Start of Given entries
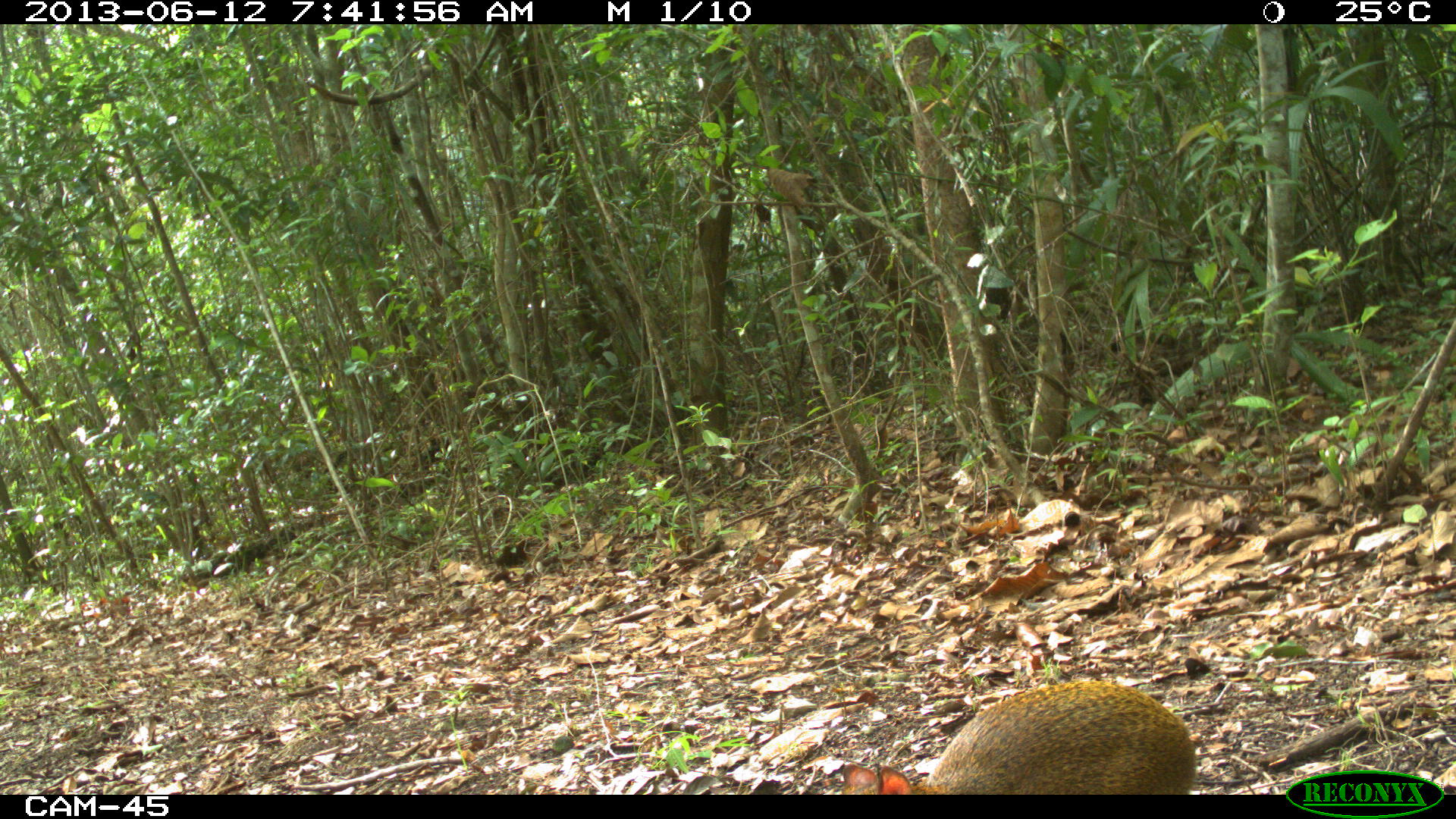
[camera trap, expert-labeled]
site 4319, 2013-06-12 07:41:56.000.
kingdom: Animalia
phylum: Chordata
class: Mammalia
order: Rodentia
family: Dasyproctidae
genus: Dasyprocta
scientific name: Dasyprocta punctata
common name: central american agouti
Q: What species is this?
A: Dasyprocta punctata (central american agouti).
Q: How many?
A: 1.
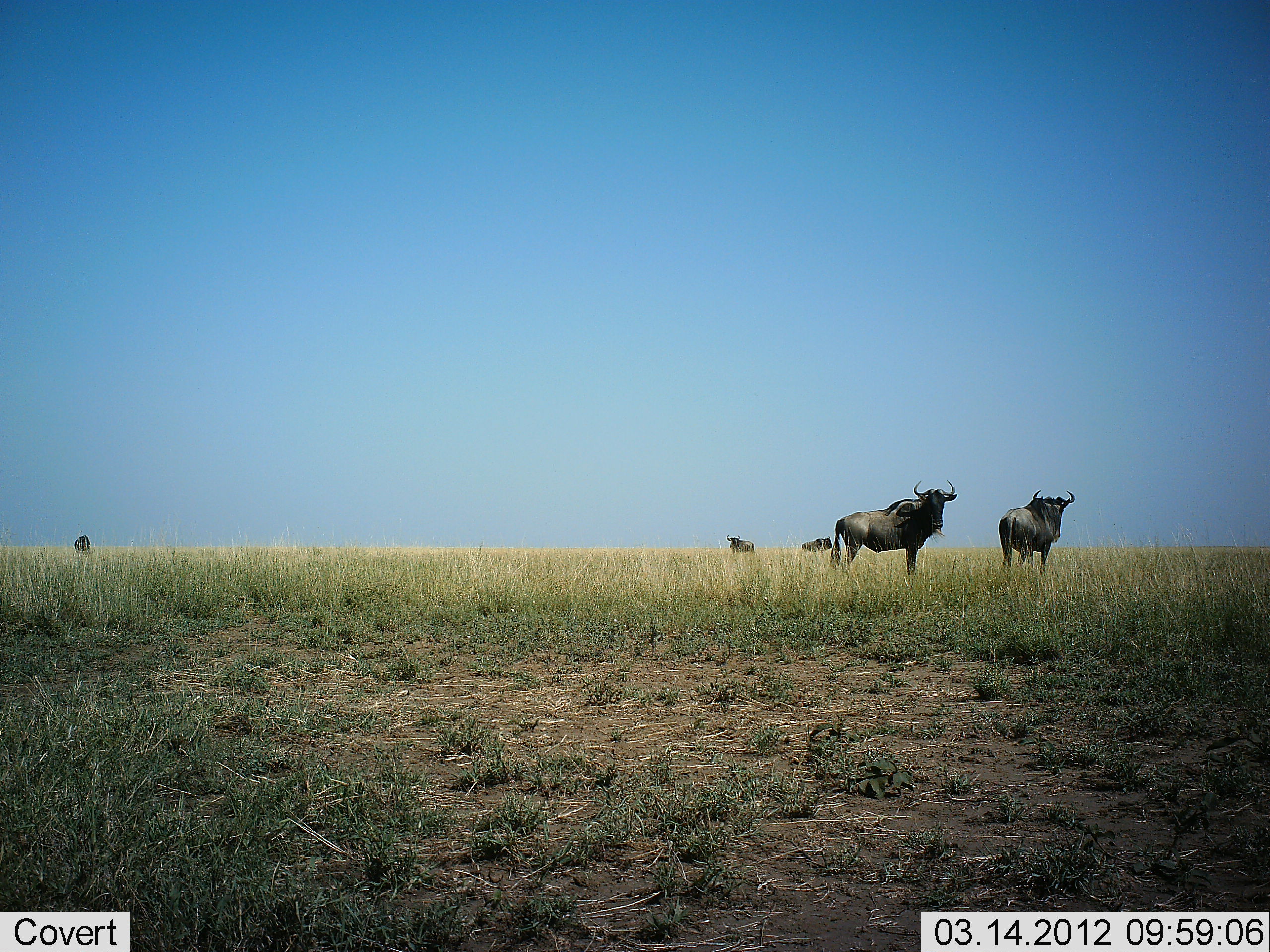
End of Given entries
* **Work required**: When you reach the line that contains "scientific name: Dasyprocta punctata", start copying the listing word for word and stop only after its last line, without any pictures.

* **Solved exercise**:
scientific name: Dasyprocta punctata
common name: central american agouti
Q: What species is this?
A: Dasyprocta punctata (central american agouti).
Q: How many?
A: 1.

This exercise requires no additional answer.